“Online training enables large organizations to roll out new skills across diverse geographies. You no longer have to fly in people, or send out trainers, to teach the same skills to the entire workforce - you just need video eLearning authoring creation softwareeLearning authoring creation software".
Vitalsmarts is a leadership training company with over 20 years of experience, specializing in corporate training courses that fundamentally change employees’ behavior. By changing employees’ behavior, courses can help an organization achieve and sustain much higher levels of performance.
We at uQualio® fully understand the importance of corporate training and are naturally delighted to have had the opportunity to discuss this topic with a company that creates training courses, how they go on ensuring the biggest impact from corporate training programs, and how to take these training programs online.
Enough introductions let’s jump into the interview!
Hello and thank you for joining us today! Can you tell us a little bit about what you believe are the secrets behind your success?
VitalSmarts was built on the principles of sound theory and practical application. Those were two of the values we focused on very early in our development. They're still foundational today. We also chose to base the company on the values of mission, margin, and fun.
We knew then, as we know now, that if what we are doing isn't helping us achieve a noble mission, the effort would be vapid. Also, if we grew the top line, without a margin, we'd have a short existence. And finally, if what we did wasn't fun, neither of the other two would be enough. We also knew that if our employees didn't find meaning and purpose in their work and if the company didn't walk its talk, then we'd fall short of our vision.
You do live training, but you also have on-demand online video training. When and why did you decide you wanted to bring your corporate training online? How big of a growth channel has this been for you?
Our goal in creating and delivering online training is to better share our skills with the "modern learner." This is someone who likes to learn at their own pace rather than attend traditional training which forces all attendees to learn at the same pace. The modern learner also likes to learn during flexible times, like during a commute, or before going to sleep at night.

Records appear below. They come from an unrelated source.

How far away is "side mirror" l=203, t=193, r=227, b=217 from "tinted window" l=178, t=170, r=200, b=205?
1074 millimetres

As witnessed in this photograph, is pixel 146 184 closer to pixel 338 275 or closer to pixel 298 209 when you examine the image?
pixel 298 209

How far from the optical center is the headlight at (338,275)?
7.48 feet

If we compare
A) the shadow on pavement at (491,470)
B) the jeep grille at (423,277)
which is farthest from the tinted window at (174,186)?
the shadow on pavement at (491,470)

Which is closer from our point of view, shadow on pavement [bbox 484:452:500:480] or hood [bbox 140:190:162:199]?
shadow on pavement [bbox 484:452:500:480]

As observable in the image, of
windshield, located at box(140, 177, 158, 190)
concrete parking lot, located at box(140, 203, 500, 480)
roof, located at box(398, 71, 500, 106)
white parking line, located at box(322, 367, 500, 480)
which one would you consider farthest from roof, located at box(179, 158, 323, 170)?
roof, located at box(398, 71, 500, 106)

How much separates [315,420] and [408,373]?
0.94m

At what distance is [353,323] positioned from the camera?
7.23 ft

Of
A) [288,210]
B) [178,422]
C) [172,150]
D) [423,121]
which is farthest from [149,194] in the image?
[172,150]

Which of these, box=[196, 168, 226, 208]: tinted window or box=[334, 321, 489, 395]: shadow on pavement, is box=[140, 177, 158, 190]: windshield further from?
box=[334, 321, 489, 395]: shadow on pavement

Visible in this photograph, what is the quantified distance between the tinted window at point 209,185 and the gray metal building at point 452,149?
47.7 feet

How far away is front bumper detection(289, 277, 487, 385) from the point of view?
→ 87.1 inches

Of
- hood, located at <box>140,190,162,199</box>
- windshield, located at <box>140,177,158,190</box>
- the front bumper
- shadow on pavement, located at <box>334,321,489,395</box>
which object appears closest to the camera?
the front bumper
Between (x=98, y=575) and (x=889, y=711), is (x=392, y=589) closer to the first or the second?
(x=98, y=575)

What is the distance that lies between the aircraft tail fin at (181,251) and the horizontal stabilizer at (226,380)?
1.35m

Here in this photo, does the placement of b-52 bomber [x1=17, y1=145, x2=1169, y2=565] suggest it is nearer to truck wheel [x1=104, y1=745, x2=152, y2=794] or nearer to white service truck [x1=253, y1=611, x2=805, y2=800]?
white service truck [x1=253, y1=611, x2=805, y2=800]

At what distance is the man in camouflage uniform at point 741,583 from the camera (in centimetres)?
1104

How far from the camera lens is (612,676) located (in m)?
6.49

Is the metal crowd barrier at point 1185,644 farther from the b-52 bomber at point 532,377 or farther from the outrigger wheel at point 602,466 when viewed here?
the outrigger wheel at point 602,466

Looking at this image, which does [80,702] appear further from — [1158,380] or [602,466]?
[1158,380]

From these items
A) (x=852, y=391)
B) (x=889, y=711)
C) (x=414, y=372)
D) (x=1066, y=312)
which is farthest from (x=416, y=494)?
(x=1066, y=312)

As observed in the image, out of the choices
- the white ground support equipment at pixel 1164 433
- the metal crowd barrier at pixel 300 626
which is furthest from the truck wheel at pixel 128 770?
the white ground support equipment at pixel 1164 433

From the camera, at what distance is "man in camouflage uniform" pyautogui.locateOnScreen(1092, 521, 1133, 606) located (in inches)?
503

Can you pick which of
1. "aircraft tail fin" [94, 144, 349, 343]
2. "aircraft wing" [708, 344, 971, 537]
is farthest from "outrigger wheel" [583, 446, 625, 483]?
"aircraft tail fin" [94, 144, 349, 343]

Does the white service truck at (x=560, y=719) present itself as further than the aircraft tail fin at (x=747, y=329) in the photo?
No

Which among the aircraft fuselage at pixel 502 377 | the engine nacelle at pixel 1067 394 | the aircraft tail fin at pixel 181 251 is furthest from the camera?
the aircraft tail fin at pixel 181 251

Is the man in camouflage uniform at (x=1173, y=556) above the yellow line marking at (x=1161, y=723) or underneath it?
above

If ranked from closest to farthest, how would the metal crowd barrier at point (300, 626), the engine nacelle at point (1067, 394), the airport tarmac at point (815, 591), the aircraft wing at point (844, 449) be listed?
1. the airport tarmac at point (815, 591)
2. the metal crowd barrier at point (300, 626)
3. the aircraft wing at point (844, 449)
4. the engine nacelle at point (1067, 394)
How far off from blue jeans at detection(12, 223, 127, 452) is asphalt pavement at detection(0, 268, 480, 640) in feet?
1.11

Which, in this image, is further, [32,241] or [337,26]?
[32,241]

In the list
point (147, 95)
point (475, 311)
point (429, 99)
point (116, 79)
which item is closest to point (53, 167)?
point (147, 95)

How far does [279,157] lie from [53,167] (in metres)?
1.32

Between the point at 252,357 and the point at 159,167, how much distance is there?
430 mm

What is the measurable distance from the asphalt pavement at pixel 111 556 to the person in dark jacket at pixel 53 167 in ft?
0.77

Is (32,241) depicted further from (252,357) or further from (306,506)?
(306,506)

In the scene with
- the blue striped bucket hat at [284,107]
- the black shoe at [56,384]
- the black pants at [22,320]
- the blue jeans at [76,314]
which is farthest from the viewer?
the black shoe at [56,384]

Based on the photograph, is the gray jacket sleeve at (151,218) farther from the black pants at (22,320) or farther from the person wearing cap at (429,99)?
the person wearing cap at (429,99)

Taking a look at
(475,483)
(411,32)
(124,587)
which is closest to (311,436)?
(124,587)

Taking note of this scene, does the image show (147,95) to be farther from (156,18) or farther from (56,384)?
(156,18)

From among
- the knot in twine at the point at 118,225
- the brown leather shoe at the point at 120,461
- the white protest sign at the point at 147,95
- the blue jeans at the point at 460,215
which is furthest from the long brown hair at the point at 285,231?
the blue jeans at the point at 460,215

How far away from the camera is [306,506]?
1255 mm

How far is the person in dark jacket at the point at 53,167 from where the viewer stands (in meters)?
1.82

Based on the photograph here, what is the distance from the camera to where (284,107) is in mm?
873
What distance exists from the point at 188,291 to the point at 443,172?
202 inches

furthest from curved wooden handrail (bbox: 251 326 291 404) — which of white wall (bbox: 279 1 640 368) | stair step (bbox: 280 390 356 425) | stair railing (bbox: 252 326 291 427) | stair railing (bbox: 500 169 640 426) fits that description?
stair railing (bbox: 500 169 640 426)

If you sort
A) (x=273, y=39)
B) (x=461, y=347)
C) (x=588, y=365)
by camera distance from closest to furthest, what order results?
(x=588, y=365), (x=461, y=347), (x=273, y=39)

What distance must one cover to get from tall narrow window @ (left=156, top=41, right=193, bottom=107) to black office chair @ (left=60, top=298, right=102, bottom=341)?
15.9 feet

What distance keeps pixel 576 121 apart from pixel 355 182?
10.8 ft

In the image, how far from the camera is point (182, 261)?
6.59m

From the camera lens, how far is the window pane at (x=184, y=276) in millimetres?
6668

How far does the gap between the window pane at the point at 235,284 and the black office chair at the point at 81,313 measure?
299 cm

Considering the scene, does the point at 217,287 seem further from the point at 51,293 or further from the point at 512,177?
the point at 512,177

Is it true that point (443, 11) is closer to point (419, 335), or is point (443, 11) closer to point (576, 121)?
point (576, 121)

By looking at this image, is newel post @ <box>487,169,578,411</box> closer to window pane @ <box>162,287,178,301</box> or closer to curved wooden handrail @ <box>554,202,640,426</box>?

They prefer to learn in small chunks rather than focus for hours at a time. As we learned and observed these modern learners, we wanted to deliver a training experience that would work for them. The result is that more and more organizations are able to expand their rollout of our skills to audiences that they weren't even considering before – audiences that cannot take two full days away from their responsibilities to attend a live classroom course.
Online training also enables large organizations to roll out new skills across diverse geographies. You no longer have to fly in people, or farm out trainers, to teach the same skills to the entire workforce.
Can you tell us a little bit more about your production workflow when bringing your offline courses online? How did you go about planning and organizing your offline material and then re-working it to fit well in the digital world?
We take the lessons and principles from our live course and structure the online course to cover the very same topics. Then, we list all of the possible features and tools we could use to teach the same skills in an online experience (video, articles, discussion feeds, quizzes, etc.) and start building a flow.
We actually do this with physical pieces of paper in our "war room"—the room where our development happens. We write down ideas on pieces of paper and then hang them on the walls in the order we want them to go to the online platform. We work with paper and pen for as long as it takes until we feel like we have the optimal learning flow. Throughout the process, we try to create a compelling flow that engages the learner to DO a lot. Most lessons follow a similar outline: hear the idea, learn the skill, apply the skill, complete the lesson, and want more.
When you were producing your online courses, what were the biggest hurdles you needed to overcome when transitioning from offline to online learning? How did you overcome those obstacles?
Practice – it is vital to us that we only teach concepts the participants will have time to practice and apply. For example, with Crucial Conversations, our big challenge was how do we transfer the triad practices (where learners get feedback from a coach in the moment) from the classroom to the online experience?
We were able to harness group discussion feeds and quizzes to accomplish this exercise online. In some cases, the practices are even better in the online course. In an exercise, we might propose a scenario and then ask them to share in the discussion feed how they would begin a crucial conversation with the person in the scenario. We invite them to use the skill we are teaching them in the lesson to initiate a crucial conversation. The cool part about the online modality is that if you are in the online class with dozens of other people, you can see dozens of different ways to use the skill for that given scenario. We've observed that the sharing of best practices and the discussion about skill application is very rich and insightful.
What major lessons did you learn about putting together your online courses, and how will you structure course production differently in the future as you continue to add more eLearning to your catalog?
We learned that people like to learn in even smaller chunks online than they do in a face-to-face, live class. As a result, we've capped the length of lessons/principles so that it's easy to finish a lesson in a typical, short online session.
Lastly, what three pieces of parting advice would you give to eLearning instructors looking to impact their learners in the most meaningful ways possible?
1. Mix things up. Use as many of the bells, whistles, and features of the online platform as you can. Don't just share article page after article page. Be aware that people will experience reading burnout, especially on a screen.
2. Change up the modality of learning every 5 to 7 minutes. Go from video to article to discussion to quiz to video to journaling...etc, etc.
3. Use more videos. The modern learner loves poignant video that teaches and inspires.
Thanks for joining us today. We truly appreciate you taking the time to chat with our eLearning blog readers about your experience running VitalSmarts.